Your goal = Every entry must be repeated exactly in the answer.

(Saved data entries)
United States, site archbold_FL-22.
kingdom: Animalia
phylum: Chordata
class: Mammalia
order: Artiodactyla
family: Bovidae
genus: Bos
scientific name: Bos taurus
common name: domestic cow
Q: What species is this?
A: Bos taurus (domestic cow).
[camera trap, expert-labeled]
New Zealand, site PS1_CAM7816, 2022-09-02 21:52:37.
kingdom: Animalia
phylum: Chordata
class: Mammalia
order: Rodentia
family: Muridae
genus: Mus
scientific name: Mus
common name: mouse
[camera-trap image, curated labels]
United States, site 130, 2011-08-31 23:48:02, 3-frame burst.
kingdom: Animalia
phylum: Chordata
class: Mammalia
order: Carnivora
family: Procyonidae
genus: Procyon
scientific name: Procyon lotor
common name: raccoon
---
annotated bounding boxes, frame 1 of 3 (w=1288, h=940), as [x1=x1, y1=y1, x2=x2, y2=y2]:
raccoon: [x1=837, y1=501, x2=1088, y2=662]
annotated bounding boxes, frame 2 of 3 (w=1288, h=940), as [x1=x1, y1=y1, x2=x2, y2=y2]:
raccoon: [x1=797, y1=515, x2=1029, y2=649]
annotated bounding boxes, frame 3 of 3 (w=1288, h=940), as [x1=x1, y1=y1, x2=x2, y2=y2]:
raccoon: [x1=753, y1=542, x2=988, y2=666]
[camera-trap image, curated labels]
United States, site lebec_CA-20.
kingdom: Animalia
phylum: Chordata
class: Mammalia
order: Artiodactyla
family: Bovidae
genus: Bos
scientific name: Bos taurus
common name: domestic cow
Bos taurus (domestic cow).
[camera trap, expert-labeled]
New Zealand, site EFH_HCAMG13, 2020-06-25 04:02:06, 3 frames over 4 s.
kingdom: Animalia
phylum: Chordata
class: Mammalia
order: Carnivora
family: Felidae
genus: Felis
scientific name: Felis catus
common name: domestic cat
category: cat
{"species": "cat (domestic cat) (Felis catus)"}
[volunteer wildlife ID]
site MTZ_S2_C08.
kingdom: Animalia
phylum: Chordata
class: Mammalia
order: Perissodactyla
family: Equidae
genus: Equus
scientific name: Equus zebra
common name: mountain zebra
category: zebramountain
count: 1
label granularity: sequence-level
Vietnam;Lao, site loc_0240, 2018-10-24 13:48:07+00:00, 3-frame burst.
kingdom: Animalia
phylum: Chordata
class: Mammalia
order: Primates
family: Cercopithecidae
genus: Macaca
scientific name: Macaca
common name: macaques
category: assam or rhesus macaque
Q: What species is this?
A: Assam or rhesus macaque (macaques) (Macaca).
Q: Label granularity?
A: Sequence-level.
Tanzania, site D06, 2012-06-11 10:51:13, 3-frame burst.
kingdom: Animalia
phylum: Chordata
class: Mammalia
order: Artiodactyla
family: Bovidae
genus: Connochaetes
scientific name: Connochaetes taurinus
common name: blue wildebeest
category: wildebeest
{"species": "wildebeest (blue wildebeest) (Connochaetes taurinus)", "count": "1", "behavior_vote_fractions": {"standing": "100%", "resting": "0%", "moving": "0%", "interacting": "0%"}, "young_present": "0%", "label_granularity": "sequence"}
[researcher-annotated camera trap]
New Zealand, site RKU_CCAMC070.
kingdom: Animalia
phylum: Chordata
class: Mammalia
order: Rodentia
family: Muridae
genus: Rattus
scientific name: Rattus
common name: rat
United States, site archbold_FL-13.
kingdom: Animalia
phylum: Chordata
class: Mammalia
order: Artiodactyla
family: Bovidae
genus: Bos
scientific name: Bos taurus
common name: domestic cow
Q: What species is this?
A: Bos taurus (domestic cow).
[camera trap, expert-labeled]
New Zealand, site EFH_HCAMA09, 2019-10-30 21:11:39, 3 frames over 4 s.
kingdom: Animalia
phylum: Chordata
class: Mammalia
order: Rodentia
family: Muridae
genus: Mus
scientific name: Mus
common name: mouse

Answer box =
United States, site archbold_FL-22.
kingdom: Animalia
phylum: Chordata
class: Mammalia
order: Artiodactyla
family: Bovidae
genus: Bos
scientific name: Bos taurus
common name: domestic cow
Q: What species is this?
A: Bos taurus (domestic cow).
[camera trap, expert-labeled]
New Zealand, site PS1_CAM7816, 2022-09-02 21:52:37.
kingdom: Animalia
phylum: Chordata
class: Mammalia
order: Rodentia
family: Muridae
genus: Mus
scientific name: Mus
common name: mouse
[camera-trap image, curated labels]
United States, site 130, 2011-08-31 23:48:02, 3-frame burst.
kingdom: Animalia
phylum: Chordata
class: Mammalia
order: Carnivora
family: Procyonidae
genus: Procyon
scientific name: Procyon lotor
common name: raccoon
---
annotated bounding boxes, frame 1 of 3 (w=1288, h=940), as [x1=x1, y1=y1, x2=x2, y2=y2]:
raccoon: [x1=837, y1=501, x2=1088, y2=662]
annotated bounding boxes, frame 2 of 3 (w=1288, h=940), as [x1=x1, y1=y1, x2=x2, y2=y2]:
raccoon: [x1=797, y1=515, x2=1029, y2=649]
annotated bounding boxes, frame 3 of 3 (w=1288, h=940), as [x1=x1, y1=y1, x2=x2, y2=y2]:
raccoon: [x1=753, y1=542, x2=988, y2=666]
[camera-trap image, curated labels]
United States, site lebec_CA-20.
kingdom: Animalia
phylum: Chordata
class: Mammalia
order: Artiodactyla
family: Bovidae
genus: Bos
scientific name: Bos taurus
common name: domestic cow
Bos taurus (domestic cow).
[camera trap, expert-labeled]
New Zealand, site EFH_HCAMG13, 2020-06-25 04:02:06, 3 frames over 4 s.
kingdom: Animalia
phylum: Chordata
class: Mammalia
order: Carnivora
family: Felidae
genus: Felis
scientific name: Felis catus
common name: domestic cat
category: cat
{"species": "cat (domestic cat) (Felis catus)"}
[volunteer wildlife ID]
site MTZ_S2_C08.
kingdom: Animalia
phylum: Chordata
class: Mammalia
order: Perissodactyla
family: Equidae
genus: Equus
scientific name: Equus zebra
common name: mountain zebra
category: zebramountain
count: 1
label granularity: sequence-level
Vietnam;Lao, site loc_0240, 2018-10-24 13:48:07+00:00, 3-frame burst.
kingdom: Animalia
phylum: Chordata
class: Mammalia
order: Primates
family: Cercopithecidae
genus: Macaca
scientific name: Macaca
common name: macaques
category: assam or rhesus macaque
Q: What species is this?
A: Assam or rhesus macaque (macaques) (Macaca).
Q: Label granularity?
A: Sequence-level.
Tanzania, site D06, 2012-06-11 10:51:13, 3-frame burst.
kingdom: Animalia
phylum: Chordata
class: Mammalia
order: Artiodactyla
family: Bovidae
genus: Connochaetes
scientific name: Connochaetes taurinus
common name: blue wildebeest
category: wildebeest
{"species": "wildebeest (blue wildebeest) (Connochaetes taurinus)", "count": "1", "behavior_vote_fractions": {"standing": "100%", "resting": "0%", "moving": "0%", "interacting": "0%"}, "young_present": "0%", "label_granularity": "sequence"}
[researcher-annotated camera trap]
New Zealand, site RKU_CCAMC070.
kingdom: Animalia
phylum: Chordata
class: Mammalia
order: Rodentia
family: Muridae
genus: Rattus
scientific name: Rattus
common name: rat
United States, site archbold_FL-13.
kingdom: Animalia
phylum: Chordata
class: Mammalia
order: Artiodactyla
family: Bovidae
genus: Bos
scientific name: Bos taurus
common name: domestic cow
Q: What species is this?
A: Bos taurus (domestic cow).
[camera trap, expert-labeled]
New Zealand, site EFH_HCAMA09, 2019-10-30 21:11:39, 3 frames over 4 s.
kingdom: Animalia
phylum: Chordata
class: Mammalia
order: Rodentia
family: Muridae
genus: Mus
scientific name: Mus
common name: mouse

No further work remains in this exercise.